▶ [Task to complete]
Start at the top of the records below and copy them exactly to the end.

[Dataset items]
————

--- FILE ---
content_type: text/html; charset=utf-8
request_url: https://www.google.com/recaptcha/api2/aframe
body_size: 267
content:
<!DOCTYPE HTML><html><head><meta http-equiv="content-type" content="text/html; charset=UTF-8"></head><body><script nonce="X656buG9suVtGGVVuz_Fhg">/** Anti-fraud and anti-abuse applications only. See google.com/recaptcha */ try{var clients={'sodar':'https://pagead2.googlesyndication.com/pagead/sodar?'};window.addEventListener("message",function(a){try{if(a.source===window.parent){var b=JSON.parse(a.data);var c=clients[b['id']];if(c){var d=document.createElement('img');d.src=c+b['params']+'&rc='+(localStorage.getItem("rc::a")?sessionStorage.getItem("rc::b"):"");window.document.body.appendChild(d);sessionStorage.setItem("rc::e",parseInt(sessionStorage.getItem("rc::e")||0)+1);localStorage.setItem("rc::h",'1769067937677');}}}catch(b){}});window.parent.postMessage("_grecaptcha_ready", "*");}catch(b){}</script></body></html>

————

▶ [Output]
--- FILE ---
content_type: text/html; charset=utf-8
request_url: https://www.google.com/recaptcha/api2/aframe
body_size: 267
content:
<!DOCTYPE HTML><html><head><meta http-equiv="content-type" content="text/html; charset=UTF-8"></head><body><script nonce="X656buG9suVtGGVVuz_Fhg">/** Anti-fraud and anti-abuse applications only. See google.com/recaptcha */ try{var clients={'sodar':'https://pagead2.googlesyndication.com/pagead/sodar?'};window.addEventListener("message",function(a){try{if(a.source===window.parent){var b=JSON.parse(a.data);var c=clients[b['id']];if(c){var d=document.createElement('img');d.src=c+b['params']+'&rc='+(localStorage.getItem("rc::a")?sessionStorage.getItem("rc::b"):"");window.document.body.appendChild(d);sessionStorage.setItem("rc::e",parseInt(sessionStorage.getItem("rc::e")||0)+1);localStorage.setItem("rc::h",'1769067937677');}}}catch(b){}});window.parent.postMessage("_grecaptcha_ready", "*");}catch(b){}</script></body></html>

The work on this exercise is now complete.